Running any muscle car is never going to be a cheap business, and the Lexus is no exception. In the highly unlikely event you match the official economy figures, you’ll get through fuel at a rate of 26.2mpg, and the correspondingly stratospheric CO2 emissions mean that tax bills will also be very high. The RC F costs about the same to buy as a BMW M4, but its resale values won’t be as strong, meaning that the Lexus will probably end up costing you more over a long-term period. And, with the rarity of this car, it’s very unlikely you’ll get much of a discount up front to help offset your losses through depreciation.
Look at any reliability survey going, and Lexus is always on or near the top of the pile
Look at any reliability survey going, and Lexus is always on or near the top of the pile. The same is true when it comes to customer satisfaction surveys, and this combination of mechanical dependability and excellent customer service means owning a Lexus is usually a pain-free experience. This should give you peace of mind, but bear in mind that the RC F uses quite a few unique parts – the engine, for example, is hand-built – so it’s tough to say whether it’ll be as dependable as other Lexus models.
The RC F hasn’t been crash tested by Euro NCAP, and with the low numbers it’s likely to sell in, it probably never will be. However, you can take heart from the impressive list of standard safety equipment.
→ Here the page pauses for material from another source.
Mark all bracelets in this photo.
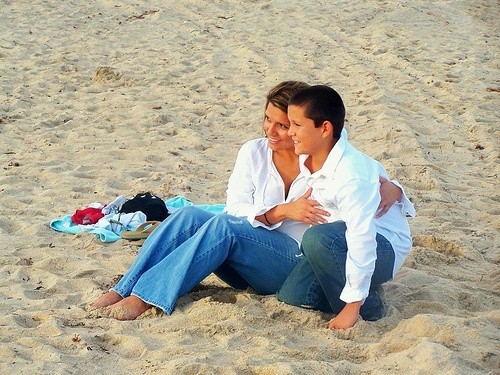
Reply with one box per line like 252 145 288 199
264 213 272 225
Aside from the various traction aids (both mechanical and electronic) provided to help keep all that power going in the right direction, you’re protected by no less than eight airbags. Systems such as lane-change assist and lane-keep assist are also provided as standard, and active cruise control is available as an option, but it’s perhaps a little bit surprising that the car isn’t available with an automatic city braking function.
Lexus has always been very good at giving customers loads of kit for their money, and with an expensive model like the RC F, it’s no surprise that this thing comes absolutely loaded. The standard roster includes cruise- and climate controls, heated leather seats, automatic lights and wipers, front and rear parking sensors and an infotainment system that incorporates sat-nav, parking camera, Bluetooth and DAB radio. And, if the standard ten speakers aren’t enough for you, you can add the optional 17-speaker premium audio system. The Carbon model has the stereo upgrade as standard, as well as all those styling upgrades inside and out.
Because you want a car that looks and sounds dramatic, and that sets you apart from those people who buy fast German cars. On those scores, the Lexus fits the bill, and there’s real theatre to this car. If you’re looking for the last word in dynamic excellence, though, we’d look elsewhere.